How To Clean Your Electric Drip Coffee Brewer
A few weeks ago my wife and I spent a night at the home of friends, a couple we have been close to for many years. They have an electric coffeemaker, a popular European brand with a glass carafe and heating element, but they are in the habit of transferring the brewed coffee to a thermal carafe when the brew cycle is complete. Being a coffee roaster I always come bearing some freshly roasted coffee I know our friends will enjoy.
When I awoke the next morning my friend had already made coffee, had transferred it to the thermal carafe, no doubt poured himself a cup and went up to his bedroom to exercise. I went into the kitchen, poured a cup each for my wife and me and sat down to enjoy it. However, it was pretty bad. Now, I am familiar with the coffee and know exactly how it tastes when prepared properly so my thoughts immediately turned to questions about how it was brewed. Before long the couple came downstairs and the four of us gathered at the breakfast table. A new pot of coffee was needed and its preparation was started. I watched the process get underway and nothing stood out as being overtly incorrect - about the right amount of coffee, ground about right, put into a goldfilter, the water measured, the start button pressed. A little while later the drip started and it slowly continued, and I mean slowly. By the time the pot had finished brewing nearly 35 minutes had elapsed! "Lou", I said, "is that how long it usually takes to brew a pot?" Lou said, "Yeah. Why, is that bad?"

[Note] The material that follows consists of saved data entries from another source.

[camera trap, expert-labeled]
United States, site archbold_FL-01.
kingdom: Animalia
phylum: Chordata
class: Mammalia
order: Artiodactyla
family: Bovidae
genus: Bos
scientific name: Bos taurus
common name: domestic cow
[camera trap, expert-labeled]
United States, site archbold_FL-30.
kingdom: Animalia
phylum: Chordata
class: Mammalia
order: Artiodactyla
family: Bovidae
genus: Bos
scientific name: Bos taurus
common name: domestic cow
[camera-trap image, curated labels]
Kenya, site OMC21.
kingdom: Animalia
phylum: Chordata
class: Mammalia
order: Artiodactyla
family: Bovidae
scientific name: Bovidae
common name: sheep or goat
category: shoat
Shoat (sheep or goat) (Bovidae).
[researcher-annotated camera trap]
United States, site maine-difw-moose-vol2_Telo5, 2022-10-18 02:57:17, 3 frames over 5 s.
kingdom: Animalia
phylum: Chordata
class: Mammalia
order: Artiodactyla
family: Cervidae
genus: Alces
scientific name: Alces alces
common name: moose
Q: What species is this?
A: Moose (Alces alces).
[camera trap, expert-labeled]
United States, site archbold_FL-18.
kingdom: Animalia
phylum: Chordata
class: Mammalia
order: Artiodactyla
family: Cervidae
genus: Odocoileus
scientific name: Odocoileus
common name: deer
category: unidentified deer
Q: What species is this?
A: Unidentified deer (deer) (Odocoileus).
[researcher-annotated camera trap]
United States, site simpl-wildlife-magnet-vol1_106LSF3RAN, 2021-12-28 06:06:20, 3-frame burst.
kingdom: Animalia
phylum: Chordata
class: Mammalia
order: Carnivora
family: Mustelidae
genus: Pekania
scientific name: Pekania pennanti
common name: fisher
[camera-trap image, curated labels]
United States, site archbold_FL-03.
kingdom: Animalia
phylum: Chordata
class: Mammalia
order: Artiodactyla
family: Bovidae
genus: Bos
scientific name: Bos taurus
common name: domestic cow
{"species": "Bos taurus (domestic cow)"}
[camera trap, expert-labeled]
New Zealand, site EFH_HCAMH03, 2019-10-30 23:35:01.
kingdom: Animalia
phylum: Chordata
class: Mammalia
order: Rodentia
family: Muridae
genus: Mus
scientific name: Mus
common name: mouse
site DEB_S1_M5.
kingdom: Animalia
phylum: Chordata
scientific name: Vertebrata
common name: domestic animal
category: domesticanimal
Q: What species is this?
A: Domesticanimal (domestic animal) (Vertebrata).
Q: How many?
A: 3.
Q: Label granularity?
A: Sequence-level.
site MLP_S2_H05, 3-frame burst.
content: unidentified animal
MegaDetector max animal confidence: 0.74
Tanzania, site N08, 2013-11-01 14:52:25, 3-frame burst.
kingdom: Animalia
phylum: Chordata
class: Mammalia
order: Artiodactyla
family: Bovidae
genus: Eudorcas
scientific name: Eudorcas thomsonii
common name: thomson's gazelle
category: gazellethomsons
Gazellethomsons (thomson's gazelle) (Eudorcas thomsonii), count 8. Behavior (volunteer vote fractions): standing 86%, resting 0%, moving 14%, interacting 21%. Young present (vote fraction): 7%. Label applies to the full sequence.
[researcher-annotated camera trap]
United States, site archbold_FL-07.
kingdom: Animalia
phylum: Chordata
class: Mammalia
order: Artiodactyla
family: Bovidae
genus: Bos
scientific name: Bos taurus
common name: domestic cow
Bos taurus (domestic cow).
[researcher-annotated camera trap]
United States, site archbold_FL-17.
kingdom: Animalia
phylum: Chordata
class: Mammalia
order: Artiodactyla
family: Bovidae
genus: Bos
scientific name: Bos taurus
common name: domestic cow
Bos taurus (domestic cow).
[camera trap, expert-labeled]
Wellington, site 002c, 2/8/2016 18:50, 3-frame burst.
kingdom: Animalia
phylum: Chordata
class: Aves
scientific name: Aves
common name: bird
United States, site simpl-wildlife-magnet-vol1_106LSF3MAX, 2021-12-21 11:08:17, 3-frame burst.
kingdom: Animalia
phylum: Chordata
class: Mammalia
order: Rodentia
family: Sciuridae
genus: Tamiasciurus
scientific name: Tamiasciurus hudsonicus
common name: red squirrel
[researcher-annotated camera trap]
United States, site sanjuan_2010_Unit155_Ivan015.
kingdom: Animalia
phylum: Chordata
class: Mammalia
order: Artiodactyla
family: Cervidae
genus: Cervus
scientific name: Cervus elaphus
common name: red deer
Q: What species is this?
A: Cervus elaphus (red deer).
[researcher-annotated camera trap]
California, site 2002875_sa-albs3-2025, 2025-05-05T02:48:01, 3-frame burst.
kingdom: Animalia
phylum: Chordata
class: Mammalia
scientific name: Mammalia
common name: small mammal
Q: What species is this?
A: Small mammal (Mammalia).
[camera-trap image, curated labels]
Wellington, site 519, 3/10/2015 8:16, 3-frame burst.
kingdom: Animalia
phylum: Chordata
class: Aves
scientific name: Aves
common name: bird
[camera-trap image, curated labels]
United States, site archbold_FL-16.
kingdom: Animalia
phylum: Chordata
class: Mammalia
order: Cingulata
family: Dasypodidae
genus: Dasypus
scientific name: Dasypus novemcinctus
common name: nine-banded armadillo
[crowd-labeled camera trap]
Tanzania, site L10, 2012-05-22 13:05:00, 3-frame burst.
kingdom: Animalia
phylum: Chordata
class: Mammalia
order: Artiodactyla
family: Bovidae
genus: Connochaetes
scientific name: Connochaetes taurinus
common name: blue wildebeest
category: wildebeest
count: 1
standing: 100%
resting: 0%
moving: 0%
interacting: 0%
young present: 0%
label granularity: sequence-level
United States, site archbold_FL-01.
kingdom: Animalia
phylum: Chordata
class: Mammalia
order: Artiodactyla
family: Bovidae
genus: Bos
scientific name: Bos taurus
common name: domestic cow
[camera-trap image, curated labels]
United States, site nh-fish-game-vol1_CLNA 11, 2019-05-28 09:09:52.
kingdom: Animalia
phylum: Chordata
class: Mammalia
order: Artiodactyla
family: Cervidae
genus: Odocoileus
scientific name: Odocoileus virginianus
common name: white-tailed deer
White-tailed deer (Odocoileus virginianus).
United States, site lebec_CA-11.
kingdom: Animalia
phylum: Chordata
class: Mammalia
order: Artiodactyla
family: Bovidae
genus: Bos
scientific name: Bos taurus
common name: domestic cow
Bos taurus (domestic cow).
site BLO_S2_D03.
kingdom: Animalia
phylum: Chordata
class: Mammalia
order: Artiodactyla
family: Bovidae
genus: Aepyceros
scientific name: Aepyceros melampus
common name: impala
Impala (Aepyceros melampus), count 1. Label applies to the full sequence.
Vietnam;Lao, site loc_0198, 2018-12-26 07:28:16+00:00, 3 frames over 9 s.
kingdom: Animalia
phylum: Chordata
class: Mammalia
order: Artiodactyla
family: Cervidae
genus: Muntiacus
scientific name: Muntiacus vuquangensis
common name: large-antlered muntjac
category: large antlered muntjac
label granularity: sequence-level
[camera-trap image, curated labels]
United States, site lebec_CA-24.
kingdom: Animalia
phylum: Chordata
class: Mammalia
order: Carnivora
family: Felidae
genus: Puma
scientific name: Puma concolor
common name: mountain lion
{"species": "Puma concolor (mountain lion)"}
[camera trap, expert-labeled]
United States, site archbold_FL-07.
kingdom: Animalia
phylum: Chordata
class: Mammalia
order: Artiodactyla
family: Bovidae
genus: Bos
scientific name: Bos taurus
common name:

Well, yes it is bad for the coffee, how it tastes, how long it sits on that heating element and also how it may affect your digestion. And here's why it took so long to brew. They have a well and hard water, not an uncommon situation. And no doubt when the brewer was new it brewed quickly. But, just as you fail to notice your kids growing while everyone around you, who sees them less frequently, say 'my, how they have grown', you may not notice the gradual slowing down of your brewer caused by the build up of minerals in the lining of the brewer's plumbing. This slow, but sure arterial clogging is the culprit, and it can happen with city water too. The good news is that fixing it is pretty easy, as is preventing its recurrence.
To remove the mineral scale from the internal brewer plumbing make a mixture of one-part white vinegar to two parts water. Use your carafe to mix a batch to the capacity of the brewer and fill the tank with this mixture. In the filter basket do not place any coffee, but do put in the filter you normally use, preferably paper for this application. Put the carafe in place as usual. Start your brewer and let it run its full cycle. When the cycle completes you may notice your filter has captured particles, probably mineral-like in appearance. You may need to repeat this process once more depending on the severity of the buildup. Importantly, run at least two more batches using clean water only, to remove any residual vinegar.
So, back to the friend's situation. A surprising amount of mineral deposits got removed and trapped in the filter basket. Their 35 minute beginning brew cycle was reduced to a normal range of less than 10 minutes - quite a difference. And, the next pot of our coffee was terrific. A clean brewer will work optimally and you will be rewarded with the best pot it can make.
Disclaimer: A white vinegar and water solution should do no harm to your brewer based on our experience; however, proceed at your own risk. We cannot be held responsible for any damage.